A few of Cheng Xin’s friends had come by and called her away. Wen then sat down next to Tianming.
Don’t be too pleased with yourself. She’s nice to everyone.
Of course Tianming knew that. But then Wen saw the bottle of mineral water in Tianming’s hand and the conversation shifted.
What in the world are you drinking?!
The water in the bottle was a green color, and bits of grass and leaves floated in it.
I crumpled some weeds and added them to the water. It’s the most organic drink.
He was in a good mood and so he was more loquacious than usual.
Someday I may start a company to produce this drink. It will surely be popular.
It must taste awful.
Do you think cigarettes and liquor really taste that good? Even Coca-Cola probably tasted medicinal the first time you tried it. Anything addictive is like that.

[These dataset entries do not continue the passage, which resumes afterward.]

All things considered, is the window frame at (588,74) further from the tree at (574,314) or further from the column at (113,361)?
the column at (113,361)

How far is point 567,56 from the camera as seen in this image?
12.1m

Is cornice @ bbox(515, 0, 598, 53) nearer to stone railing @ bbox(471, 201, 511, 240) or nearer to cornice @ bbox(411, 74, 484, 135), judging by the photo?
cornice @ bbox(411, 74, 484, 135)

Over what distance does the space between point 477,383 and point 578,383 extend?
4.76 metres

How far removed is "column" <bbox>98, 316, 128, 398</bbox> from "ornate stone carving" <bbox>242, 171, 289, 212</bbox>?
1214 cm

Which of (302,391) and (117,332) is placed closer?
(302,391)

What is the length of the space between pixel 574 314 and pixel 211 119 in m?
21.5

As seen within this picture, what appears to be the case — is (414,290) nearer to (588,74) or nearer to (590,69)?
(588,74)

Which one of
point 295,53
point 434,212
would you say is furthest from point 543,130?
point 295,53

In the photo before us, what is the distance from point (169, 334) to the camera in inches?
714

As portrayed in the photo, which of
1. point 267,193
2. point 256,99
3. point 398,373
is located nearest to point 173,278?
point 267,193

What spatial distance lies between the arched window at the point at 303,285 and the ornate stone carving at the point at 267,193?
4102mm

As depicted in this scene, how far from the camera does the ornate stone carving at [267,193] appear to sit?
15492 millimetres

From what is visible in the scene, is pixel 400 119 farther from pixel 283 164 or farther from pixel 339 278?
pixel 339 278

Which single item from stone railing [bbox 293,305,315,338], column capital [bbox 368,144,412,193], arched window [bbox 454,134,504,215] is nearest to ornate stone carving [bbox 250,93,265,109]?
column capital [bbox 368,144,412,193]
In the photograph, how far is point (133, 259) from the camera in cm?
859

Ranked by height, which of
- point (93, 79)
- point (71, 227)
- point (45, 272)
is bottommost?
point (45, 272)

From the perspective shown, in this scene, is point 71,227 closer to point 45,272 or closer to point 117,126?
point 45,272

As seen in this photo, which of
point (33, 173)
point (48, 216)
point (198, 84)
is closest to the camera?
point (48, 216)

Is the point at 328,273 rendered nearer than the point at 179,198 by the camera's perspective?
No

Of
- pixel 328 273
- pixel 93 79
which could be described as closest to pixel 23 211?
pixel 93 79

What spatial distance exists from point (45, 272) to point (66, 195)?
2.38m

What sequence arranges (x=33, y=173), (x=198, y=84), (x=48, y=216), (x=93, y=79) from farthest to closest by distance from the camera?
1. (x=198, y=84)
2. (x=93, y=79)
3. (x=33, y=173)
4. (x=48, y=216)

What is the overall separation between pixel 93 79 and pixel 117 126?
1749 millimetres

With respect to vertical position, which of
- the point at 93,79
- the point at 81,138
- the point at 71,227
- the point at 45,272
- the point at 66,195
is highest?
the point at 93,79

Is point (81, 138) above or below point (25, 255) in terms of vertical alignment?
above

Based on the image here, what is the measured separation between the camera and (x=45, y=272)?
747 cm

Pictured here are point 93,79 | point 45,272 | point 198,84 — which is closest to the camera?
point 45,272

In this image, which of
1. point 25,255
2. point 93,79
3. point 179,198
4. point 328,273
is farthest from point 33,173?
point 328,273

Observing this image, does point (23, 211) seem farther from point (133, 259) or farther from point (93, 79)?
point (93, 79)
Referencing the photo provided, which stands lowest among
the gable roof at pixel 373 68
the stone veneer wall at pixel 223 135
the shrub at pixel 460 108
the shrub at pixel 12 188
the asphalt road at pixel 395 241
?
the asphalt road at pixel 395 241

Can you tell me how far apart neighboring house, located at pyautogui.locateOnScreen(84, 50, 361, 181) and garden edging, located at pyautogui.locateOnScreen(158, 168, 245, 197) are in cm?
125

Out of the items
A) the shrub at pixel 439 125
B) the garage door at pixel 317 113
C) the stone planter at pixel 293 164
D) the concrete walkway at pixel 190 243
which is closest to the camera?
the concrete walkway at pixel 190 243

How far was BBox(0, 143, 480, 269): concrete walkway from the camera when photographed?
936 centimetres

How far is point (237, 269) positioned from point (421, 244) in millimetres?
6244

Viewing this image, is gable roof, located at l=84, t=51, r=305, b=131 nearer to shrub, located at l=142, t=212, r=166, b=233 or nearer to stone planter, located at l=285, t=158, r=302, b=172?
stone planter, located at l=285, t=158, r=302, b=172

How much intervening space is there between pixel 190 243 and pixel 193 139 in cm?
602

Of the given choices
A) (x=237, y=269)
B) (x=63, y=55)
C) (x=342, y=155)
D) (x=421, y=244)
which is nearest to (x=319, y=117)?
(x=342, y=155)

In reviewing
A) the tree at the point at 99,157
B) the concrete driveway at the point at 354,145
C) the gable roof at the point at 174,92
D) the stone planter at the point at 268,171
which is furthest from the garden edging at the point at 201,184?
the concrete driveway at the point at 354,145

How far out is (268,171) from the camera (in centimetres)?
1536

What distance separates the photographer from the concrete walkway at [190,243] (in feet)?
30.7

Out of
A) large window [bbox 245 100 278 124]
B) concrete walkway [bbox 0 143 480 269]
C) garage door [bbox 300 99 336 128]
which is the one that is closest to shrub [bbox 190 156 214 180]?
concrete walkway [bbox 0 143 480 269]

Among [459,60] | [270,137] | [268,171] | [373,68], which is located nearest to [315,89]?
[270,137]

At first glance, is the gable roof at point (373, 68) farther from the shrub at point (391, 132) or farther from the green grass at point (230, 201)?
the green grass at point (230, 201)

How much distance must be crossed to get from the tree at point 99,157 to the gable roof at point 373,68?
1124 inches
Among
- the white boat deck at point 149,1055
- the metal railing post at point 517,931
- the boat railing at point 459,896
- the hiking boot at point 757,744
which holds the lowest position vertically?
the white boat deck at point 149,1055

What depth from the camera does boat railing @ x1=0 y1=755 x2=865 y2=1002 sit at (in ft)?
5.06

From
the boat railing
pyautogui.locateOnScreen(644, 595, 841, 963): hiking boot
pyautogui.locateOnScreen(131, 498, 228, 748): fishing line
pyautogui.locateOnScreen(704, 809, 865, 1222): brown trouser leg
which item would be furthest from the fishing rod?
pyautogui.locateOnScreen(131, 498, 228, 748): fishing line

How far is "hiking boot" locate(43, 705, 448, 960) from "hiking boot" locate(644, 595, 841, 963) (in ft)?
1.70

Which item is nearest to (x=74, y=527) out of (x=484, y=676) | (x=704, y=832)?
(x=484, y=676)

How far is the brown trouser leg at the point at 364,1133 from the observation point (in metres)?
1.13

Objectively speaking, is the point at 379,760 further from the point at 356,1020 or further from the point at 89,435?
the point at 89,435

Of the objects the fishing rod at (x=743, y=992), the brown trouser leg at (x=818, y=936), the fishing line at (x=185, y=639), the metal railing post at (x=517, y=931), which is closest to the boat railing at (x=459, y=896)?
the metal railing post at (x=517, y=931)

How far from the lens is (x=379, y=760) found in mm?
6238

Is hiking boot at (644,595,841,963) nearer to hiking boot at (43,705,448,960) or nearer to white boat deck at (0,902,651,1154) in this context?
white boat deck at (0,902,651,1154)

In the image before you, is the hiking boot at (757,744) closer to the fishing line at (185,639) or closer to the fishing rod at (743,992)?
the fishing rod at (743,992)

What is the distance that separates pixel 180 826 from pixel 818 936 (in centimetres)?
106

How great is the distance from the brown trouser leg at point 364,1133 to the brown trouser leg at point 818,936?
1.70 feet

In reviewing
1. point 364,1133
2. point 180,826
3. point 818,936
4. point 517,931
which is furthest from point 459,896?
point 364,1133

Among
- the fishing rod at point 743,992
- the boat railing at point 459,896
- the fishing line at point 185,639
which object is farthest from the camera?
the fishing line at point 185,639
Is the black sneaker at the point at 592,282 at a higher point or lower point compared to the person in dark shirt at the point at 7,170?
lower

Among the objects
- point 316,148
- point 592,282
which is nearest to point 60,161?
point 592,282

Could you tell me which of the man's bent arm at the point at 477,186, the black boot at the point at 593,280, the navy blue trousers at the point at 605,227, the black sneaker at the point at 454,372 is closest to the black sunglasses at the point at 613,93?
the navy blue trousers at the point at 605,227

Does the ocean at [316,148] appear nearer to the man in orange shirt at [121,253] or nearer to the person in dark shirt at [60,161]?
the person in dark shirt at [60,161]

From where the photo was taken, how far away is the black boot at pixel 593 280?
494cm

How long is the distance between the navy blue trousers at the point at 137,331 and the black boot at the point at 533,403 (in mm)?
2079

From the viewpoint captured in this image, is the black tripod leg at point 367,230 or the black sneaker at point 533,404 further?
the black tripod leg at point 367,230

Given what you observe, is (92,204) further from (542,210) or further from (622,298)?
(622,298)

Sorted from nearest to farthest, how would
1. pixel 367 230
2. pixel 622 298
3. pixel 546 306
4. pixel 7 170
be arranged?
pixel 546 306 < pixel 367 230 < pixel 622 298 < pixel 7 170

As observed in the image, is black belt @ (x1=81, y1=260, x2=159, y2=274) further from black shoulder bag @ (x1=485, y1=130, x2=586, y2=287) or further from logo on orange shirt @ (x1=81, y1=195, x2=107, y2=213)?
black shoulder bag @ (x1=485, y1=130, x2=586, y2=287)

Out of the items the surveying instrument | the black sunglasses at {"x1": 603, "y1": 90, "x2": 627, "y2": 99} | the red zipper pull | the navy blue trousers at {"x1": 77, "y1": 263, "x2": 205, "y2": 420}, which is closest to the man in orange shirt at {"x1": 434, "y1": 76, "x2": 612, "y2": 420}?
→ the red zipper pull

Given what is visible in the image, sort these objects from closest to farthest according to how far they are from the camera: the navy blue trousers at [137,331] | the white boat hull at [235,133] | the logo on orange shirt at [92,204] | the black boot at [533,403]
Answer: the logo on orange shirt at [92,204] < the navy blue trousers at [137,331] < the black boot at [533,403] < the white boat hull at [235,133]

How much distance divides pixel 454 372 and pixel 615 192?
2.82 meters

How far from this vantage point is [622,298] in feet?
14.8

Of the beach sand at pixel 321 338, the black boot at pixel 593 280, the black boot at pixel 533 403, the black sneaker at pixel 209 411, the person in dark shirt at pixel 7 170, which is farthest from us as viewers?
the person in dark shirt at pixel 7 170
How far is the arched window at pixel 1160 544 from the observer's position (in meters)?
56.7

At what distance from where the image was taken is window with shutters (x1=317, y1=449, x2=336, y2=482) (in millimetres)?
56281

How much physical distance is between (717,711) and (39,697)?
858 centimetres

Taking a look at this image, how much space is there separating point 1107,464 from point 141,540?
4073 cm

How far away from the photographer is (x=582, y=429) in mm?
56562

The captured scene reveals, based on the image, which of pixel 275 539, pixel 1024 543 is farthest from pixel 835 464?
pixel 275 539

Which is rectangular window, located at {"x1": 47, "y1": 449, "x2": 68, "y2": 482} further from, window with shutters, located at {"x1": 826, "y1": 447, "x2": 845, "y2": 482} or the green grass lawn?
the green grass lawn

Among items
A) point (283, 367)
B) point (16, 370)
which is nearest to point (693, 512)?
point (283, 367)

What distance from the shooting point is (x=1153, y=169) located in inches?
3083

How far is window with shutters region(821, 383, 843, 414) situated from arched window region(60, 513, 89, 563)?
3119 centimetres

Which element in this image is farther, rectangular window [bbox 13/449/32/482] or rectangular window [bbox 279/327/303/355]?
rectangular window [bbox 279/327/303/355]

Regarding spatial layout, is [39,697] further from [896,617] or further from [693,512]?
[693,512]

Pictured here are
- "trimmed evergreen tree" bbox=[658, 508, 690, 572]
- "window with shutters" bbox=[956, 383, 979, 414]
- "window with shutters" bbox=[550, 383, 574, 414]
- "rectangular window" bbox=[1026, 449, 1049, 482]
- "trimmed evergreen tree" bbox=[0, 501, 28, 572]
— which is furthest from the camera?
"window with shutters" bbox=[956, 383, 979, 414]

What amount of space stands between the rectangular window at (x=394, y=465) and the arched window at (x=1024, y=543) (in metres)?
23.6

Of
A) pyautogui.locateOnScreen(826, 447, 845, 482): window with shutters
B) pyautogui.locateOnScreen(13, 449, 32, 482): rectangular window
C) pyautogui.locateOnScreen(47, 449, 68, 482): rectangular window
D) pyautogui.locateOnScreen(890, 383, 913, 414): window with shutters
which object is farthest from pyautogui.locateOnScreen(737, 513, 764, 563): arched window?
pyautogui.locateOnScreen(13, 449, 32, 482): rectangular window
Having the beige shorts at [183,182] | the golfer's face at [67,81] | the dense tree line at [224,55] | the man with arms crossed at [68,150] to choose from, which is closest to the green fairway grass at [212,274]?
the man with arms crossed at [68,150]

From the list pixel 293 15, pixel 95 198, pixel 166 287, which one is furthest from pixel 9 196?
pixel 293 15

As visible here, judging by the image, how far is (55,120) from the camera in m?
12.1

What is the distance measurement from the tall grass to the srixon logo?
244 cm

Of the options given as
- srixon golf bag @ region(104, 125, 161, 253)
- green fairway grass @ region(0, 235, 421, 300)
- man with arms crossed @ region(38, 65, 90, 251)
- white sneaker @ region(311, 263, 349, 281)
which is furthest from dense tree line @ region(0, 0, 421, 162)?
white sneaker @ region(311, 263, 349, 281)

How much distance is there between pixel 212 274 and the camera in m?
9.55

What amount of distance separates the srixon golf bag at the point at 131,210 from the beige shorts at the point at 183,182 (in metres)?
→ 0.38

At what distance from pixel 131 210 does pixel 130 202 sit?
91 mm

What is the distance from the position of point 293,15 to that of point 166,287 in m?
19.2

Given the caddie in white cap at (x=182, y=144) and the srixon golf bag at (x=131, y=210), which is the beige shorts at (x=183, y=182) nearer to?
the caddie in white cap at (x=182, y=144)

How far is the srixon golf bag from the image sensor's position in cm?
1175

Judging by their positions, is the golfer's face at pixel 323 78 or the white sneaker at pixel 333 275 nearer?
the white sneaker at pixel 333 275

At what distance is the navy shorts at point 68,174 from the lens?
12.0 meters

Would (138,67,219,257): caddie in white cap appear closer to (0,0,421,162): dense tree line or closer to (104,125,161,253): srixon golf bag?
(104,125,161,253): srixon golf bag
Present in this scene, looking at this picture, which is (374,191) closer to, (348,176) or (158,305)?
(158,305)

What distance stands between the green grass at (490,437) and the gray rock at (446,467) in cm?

“Buddy, that conversation changed my life!” Wen said. He opened the cardboard box and took out a can. The outside was deep green, and on it was a picture of a grassland. The trademark was “Green Tempest.”
Wen pulled the tab and handed the can to Tianming. Tianming took a sip: fragrant, herbal, with a trace of bitterness. He closed his eyes and was back at the shore of the drizzly reservoir, and Cheng Xin was next to him….
“This is a special version. The mass market recipe is sweeter,” Wen said.
“Does it sell well?”
“Sells great! The main hurdle now is cost. You might think grass is cheap, but until I can scale up, it’s more expensive than fruits or nuts. Also, to make it safe, the ingredients have to be detoxified and processed, a complicated procedure. The prospects are fantastic, though. Lots of investors are interested, and Huiyuan Juice wants to buy my company. Fuck them.”